Would a union type also make sense, i.e. you can ready any STAC input?

I don't quite follow your example. Is that a URL style input or is it providing the STAC inline as JSON string?

Yes. Maybe open a separate issue?

Done: #433

That conversion applies especially in the case where application/cwl+json is directly sent to POST /processes. However, an implementation could also use the application/ogcapppkg+json with executionUnit construct, and explicitly provide the OAP I/O to avoid the need to convert. After that, whether the CWL definition "aligns" with the OAP I/O schema depends on how the transition is done in the backend.

That sounds rather bad for interoperability. Then all clients need to implement the conversion, too....

I'm not sure if I got 100% the question, but I think "yes"? (what would be the pure CWL/non OGC AppPkg?)

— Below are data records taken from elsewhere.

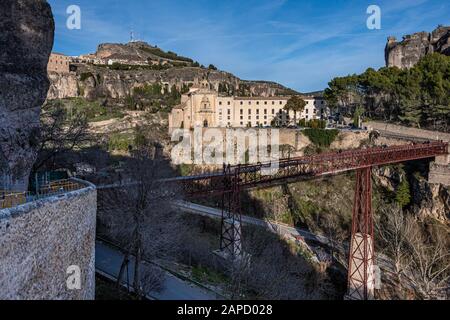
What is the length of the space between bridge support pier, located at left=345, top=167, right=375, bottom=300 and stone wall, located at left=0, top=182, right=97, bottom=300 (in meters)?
15.6

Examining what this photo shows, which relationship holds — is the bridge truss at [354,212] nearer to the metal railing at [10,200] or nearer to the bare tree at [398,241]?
the bare tree at [398,241]

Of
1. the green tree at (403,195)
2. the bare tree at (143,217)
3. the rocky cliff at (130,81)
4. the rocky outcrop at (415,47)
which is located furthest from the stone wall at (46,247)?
the rocky outcrop at (415,47)

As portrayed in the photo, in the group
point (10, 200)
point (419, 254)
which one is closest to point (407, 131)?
point (419, 254)

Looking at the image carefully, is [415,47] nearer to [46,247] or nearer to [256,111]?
[256,111]

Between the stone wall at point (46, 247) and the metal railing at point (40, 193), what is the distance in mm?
1156

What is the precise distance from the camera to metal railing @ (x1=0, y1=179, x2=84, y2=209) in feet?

Not sure, that's why I'm asking. :-) Can I like google any CWL file made by a random person that is not even aware of OGC or EOAP and deploy it via OGC API - Processes? Is that relevant? Or should we restrict to EOAP?

fmigneault commented 1 month ago

I don't think it is mandatory to resolve, but preferably it does. It can point to any ontology or definition, as long as it doesn't change too much over time. It helps if it resolves to something tangible, like a definition document, when extended to their full from URI.

For the union, usually that would be a type listing all options. For example:

inputs:
  input:
    type: File
    format: 
      - stac:item
      - stac:collection
      - stac:catalog

However, something to be aware of, the output format cannot be a list, only the input. Output must be an explicit single format. CWL's logic regarding this is that the output for the workflow should be well-defined, and therefore not allow mismatching types when executing (eg: process1 cannot suddenly produce an unsupported type by process2 if it was pre-validated for a specific output format). See https://github.com/common-workflow-language/common-workflow-language/issues/901

In that case, stac:any could be a way to handle it. However, is there any advantage of doing so over iana:application/json? CWL's format intention is to be explicit (as if the media-type + JSON-schema were both provided), so it slightly looses its meaning if "any" definitions start to be defined.

That sounds rather bad for interoperability. Then all clients need to implement the conversion.

Conversion of the schema definition of the I/O is not required if using the application/ogcapppkg+json. In that case, you can provide the OAP I/O schema the usual way in processDescription, and the CWL document as is in executionUnit, and just make sure the I/O names match for runtime. During execution, the literal values are passed directly, while File/Directory types are placed in some supported storage and referenced by URI to the CWL runner.

Can I like google any CWL file made by a random person that is not even aware of OGC or EOAP and deploy it via OGC API - Processes? Is that relevant? Or should we restrict to EOAP?

Yes, you can deploy any CWL. Whether you allow certain capabilities (eg: specific combinations of CWL class, requirements and hints definitions) is up to your server.